Several items that touch on the current effort to turn the whole world into a unitary rationalized industrial scheme:
- John Taylor Gatto says schools are psychopathic. He’s a former award-winning teacher who’s spent the last 15 years denouncing the schools from a more-or-less libertarian perspective. The basic function of the public schools, he says, is to take children out of any natural, family and community setting and turn them into manufactured products useful as cogs in a machine.
- Catholic nursing homes to be forced to permit assisted suicide. Proposed California legislation would forbid them to discipline staff members for on-site facilitation of patients’ suicides. As some jurisdictions have demonstrated with respect to gay adoptions, and others with regard to medical benefit plans, it’s becoming illegal for a Catholic institution to be Catholic. You can have all the private views you want as long as you never act on them in a way that affects anyone. If someone you deal with wants you to do something you think unconscionable, get with the program or you’re history.
- APA report denounces sexualization of girls. The American Psychological Association looked at the content and effects of television, music videos, music lyrics, magazines, movies, video games and the Internet, and concluded that they promote “sexualization [that] has negative effects in a variety of domains, including cognitive functioning, physical and mental health, and healthy sexual development.” All of which makes sense. Girls are socially cued in and define themselves relationally. To liberate sex and treat it as a purely private matter, as liberalism requires, is to make it freely transferable. A freely transferable good with millions of producers desired by millions of would-be consumers (young guys, for example) is going to be viewed as a commodity. Since girls physically embody that good they are going to be seen as commodities themselves. That means they will see themselves as such. Long live freedom!
The items might seem ill-assorted, but a broader view brings out features that might be missed. One point is that liberalism makes it impossible to respond intelligently to the problems it creates, because it subjects everything to the same narrow analysis. The nursing homes are in trouble, for example, because liberalism understands freedom as a purely individual thing. If there’s a conflict between the patient’s freedom to kill himself at a particular nursing home and the nursing home’s freedom to pursue its mission of not killing people the patient’s freedom wins. The nursing home’s freedom, which is the freedom of those associated to come together to provide particular goods, simply doesn’t matter.
Gatto runs into a somewhat similar difficulty. He insists on family and community but he’s a late-20th-century American and therefore a liberal in his theoretical outlook. For that reason his solutions emphasize “independent study,” “private uniqueness,” and “plac[ing] the child alone in an unguided setting,” even though he knows and even mentions what children today do in independent unguided private settings: watch hours and hours of TV. His liberal preconceptions about what solutions are legitimate thus prevent him from dealing with the issues actually presented.

- _ACTIVITY LIST_
**A.** According to the commentary, what would the proposed California legislation forbid Catholic nursing homes to do?
**B.** Duplicate the portion of the commentary between "The items might" and "simply doesn’t matter.", inclusive.
The rows after this point come from an unrelated source.

- _GIVEN DATA_
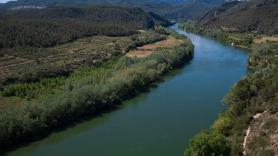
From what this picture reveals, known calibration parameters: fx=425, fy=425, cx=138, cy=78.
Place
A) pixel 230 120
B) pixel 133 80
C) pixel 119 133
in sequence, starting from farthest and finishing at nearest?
pixel 133 80 → pixel 119 133 → pixel 230 120

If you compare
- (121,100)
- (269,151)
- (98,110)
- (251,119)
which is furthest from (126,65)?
(269,151)

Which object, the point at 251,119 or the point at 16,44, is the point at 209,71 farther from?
the point at 16,44

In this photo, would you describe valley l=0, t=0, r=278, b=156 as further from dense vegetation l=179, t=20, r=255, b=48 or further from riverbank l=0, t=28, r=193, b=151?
dense vegetation l=179, t=20, r=255, b=48

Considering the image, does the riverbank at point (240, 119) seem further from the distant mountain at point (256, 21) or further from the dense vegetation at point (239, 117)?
the distant mountain at point (256, 21)

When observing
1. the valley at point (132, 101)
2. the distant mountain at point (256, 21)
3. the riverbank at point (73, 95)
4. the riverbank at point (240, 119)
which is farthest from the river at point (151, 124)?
the distant mountain at point (256, 21)

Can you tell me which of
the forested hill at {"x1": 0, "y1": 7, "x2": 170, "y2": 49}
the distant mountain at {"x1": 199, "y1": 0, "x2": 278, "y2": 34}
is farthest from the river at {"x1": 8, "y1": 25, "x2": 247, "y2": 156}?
the distant mountain at {"x1": 199, "y1": 0, "x2": 278, "y2": 34}

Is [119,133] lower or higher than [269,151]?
lower

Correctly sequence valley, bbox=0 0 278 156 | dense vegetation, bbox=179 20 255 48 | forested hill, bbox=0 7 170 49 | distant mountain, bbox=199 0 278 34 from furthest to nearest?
distant mountain, bbox=199 0 278 34 < dense vegetation, bbox=179 20 255 48 < forested hill, bbox=0 7 170 49 < valley, bbox=0 0 278 156
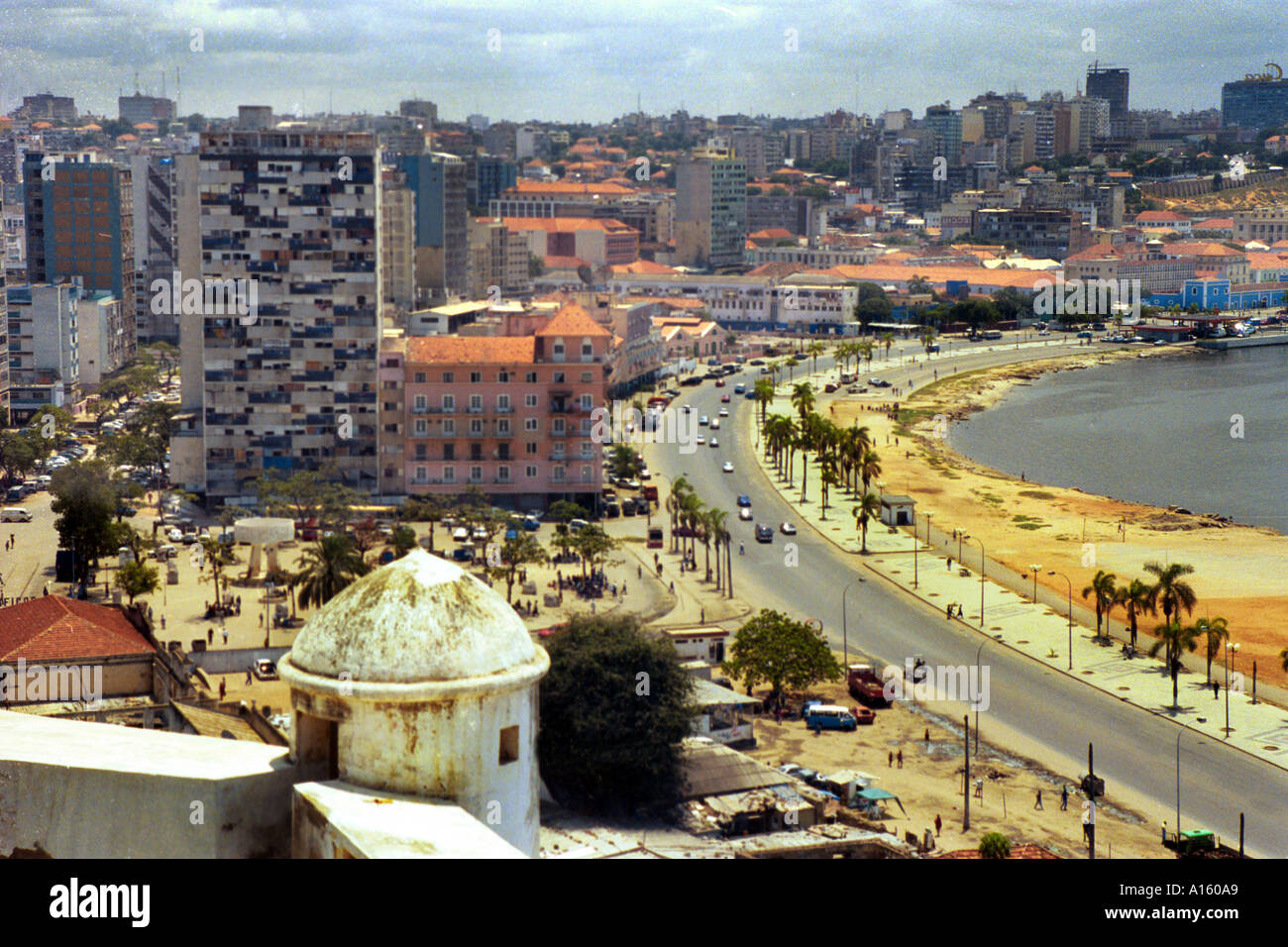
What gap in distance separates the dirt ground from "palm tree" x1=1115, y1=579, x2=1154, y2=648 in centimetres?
527

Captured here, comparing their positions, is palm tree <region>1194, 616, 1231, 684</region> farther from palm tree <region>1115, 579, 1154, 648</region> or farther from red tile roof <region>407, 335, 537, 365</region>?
red tile roof <region>407, 335, 537, 365</region>

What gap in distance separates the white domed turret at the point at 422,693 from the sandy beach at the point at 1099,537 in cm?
2392

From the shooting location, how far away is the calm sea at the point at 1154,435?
47.7m

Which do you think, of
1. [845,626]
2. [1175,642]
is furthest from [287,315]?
[1175,642]

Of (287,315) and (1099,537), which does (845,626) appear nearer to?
(1099,537)

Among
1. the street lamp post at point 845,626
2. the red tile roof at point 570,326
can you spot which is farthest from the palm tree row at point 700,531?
the red tile roof at point 570,326

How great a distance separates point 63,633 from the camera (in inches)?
726

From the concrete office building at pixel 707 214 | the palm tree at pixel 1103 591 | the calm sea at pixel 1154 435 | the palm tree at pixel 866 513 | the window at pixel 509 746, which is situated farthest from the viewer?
the concrete office building at pixel 707 214

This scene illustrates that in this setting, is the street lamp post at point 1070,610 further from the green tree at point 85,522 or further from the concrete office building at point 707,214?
the concrete office building at point 707,214

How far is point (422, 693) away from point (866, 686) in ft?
68.2

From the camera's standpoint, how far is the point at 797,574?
33.9m

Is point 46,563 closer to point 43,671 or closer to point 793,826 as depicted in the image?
point 43,671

- _TASK-BY-TASK SOLUTIONS_
**A.** It would forbid them to discipline staff members for on-site facilitation of patients' suicides.

**B.**
The items might seem ill-assorted, but a broader view brings out features that might be missed. One point is that liberalism makes it impossible to respond intelligently to the problems it creates, because it subjects everything to the same narrow analysis. The nursing homes are in trouble, for example, because liberalism understands freedom as a purely individual thing. If there’s a conflict between the patient’s freedom to kill himself at a particular nursing home and the nursing home’s freedom to pursue its mission of not killing people the patient’s freedom wins. The nursing home’s freedom, which is the freedom of those associated to come together to provide particular goods, simply doesn’t matter.